Она сейчас живет у нас. Поступила в Плехановский, хотя мечтает об институте внешней торговли, даже изучает английский на американских курсах и ходит на танцы в дипломатическую академию. Она хочет добиться успеха и, я думаю, добьется.
… нет прежнего взаимопонимания, шарахается от меня, как от прокаженной, когда я начинаю говорить „неправильные вещи“, поэтому я в последнее время стараюсь особенно не рассуждать в ее присутствии… Но люблю ее по-прежнему, мою сестричку…».
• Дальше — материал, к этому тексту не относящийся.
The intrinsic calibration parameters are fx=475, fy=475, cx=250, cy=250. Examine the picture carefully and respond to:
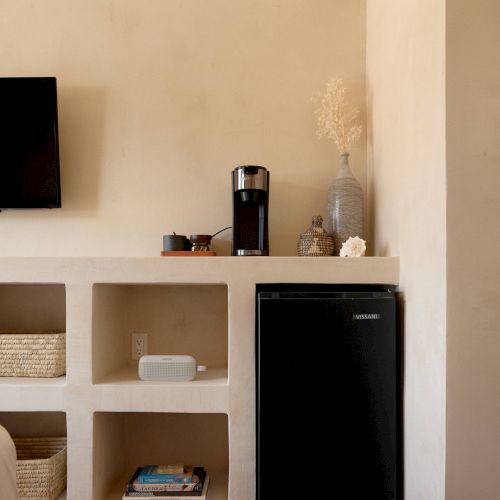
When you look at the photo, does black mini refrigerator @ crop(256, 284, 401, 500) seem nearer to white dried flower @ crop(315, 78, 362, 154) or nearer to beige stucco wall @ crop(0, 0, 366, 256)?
beige stucco wall @ crop(0, 0, 366, 256)

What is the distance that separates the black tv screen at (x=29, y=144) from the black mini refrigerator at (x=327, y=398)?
3.87 ft

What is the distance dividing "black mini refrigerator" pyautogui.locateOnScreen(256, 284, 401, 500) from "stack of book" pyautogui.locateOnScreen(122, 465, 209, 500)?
35 cm

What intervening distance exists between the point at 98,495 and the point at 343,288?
1.19m

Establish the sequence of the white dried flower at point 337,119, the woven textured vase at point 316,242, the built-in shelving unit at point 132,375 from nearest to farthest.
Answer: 1. the built-in shelving unit at point 132,375
2. the woven textured vase at point 316,242
3. the white dried flower at point 337,119

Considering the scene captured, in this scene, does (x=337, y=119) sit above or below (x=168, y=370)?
above

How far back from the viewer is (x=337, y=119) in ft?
6.59

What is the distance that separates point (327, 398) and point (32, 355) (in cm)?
115

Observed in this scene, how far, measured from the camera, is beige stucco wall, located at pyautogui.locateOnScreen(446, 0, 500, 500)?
1201 mm

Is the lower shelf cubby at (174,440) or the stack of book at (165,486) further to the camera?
the lower shelf cubby at (174,440)

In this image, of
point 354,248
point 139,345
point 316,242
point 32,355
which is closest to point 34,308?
point 32,355

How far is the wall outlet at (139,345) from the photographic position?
85.0 inches

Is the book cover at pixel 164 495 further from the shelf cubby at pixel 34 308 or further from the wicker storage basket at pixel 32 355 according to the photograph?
the shelf cubby at pixel 34 308

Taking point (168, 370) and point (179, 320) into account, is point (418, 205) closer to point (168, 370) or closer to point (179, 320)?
point (168, 370)

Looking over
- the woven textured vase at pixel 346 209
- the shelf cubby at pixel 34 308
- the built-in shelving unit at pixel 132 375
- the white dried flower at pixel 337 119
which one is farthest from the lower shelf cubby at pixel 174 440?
the white dried flower at pixel 337 119
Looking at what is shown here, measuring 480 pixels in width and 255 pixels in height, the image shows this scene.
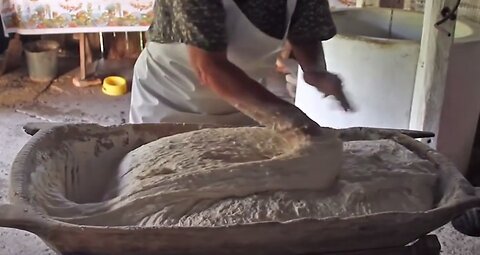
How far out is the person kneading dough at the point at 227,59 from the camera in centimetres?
125

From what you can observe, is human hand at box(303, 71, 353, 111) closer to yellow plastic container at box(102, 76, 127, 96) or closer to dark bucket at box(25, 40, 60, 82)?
yellow plastic container at box(102, 76, 127, 96)

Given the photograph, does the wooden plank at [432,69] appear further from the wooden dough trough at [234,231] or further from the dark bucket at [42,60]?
the dark bucket at [42,60]

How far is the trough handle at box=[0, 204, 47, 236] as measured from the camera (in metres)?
1.02

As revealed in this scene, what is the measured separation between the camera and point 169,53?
1.66 meters

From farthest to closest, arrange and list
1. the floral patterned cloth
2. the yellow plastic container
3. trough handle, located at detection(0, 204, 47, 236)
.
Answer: the yellow plastic container, the floral patterned cloth, trough handle, located at detection(0, 204, 47, 236)

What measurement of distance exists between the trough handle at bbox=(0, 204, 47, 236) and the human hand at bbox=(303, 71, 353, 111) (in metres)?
0.67

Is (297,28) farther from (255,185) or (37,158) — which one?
(37,158)

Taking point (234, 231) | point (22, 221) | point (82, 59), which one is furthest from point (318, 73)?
point (82, 59)

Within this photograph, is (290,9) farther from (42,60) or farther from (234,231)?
(42,60)

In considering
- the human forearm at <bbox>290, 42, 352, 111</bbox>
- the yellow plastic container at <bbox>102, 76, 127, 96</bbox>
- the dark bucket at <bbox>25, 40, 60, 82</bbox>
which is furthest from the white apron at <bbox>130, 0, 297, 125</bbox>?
the dark bucket at <bbox>25, 40, 60, 82</bbox>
«…в вагоне для скота, люди ходили в туалет в дырку в полу… подшучивал надо мной. Тогда я отказалась от еды и питья. Перестал смеяться…».
Между этими двумя записями был большой разрыв во времени. У Аси изменился почерк — буквы измельчали и избавились от завитушек, строчки придвинулись друг к другу. Писала так убористо, экономя бумагу. И как ей удалось в ссылке воссоединится со своим московским дневником?
«Он сказал: „Молчи, с…а“, — и закрыл мне рот своей вонючей рукавицей… „Это не я, это не мое тело, внушала я себе и одновременно думала — не хватало заиметь ребенка от уголовника“. Через две недели все пришло, как обычно. Я обрадовалась, но потом морально мне стало хуже.
…Желание быть особенной делает меня уязвимой. Это гордость, другие без нее живут. Смирись, иначе сожжешь себя — благоразумный голос уговаривает меня избавиться от гордости, как будто речь идет о селезенке или аппендиксе».
«…переводят в Карелию, а мне все равно…»
«Наш дом часто снится мне: окна в нем становятся все больше, интерьеры красочнее. Молодые мама, папа. Мне дорого что-то еще в этих детских воспоминаниях — то, что никогда не повторится. Наверное, скучаю по предчувствию счастья, с которым жила тогда.
Посторонним настоящий виток моей судьбы наверняка кажется напрасным. Одно непонятно: если самое разумное, что остается, — это смириться, — почему, делая глупости, мы проходим самые важные уроки?»
«Северный язык. Окулина сказала: „ПТЮШКИ БЮЖЖАТ“, — и угостила ОПЯКИШЕМ. Отблагодарю ее, когда посылку получу».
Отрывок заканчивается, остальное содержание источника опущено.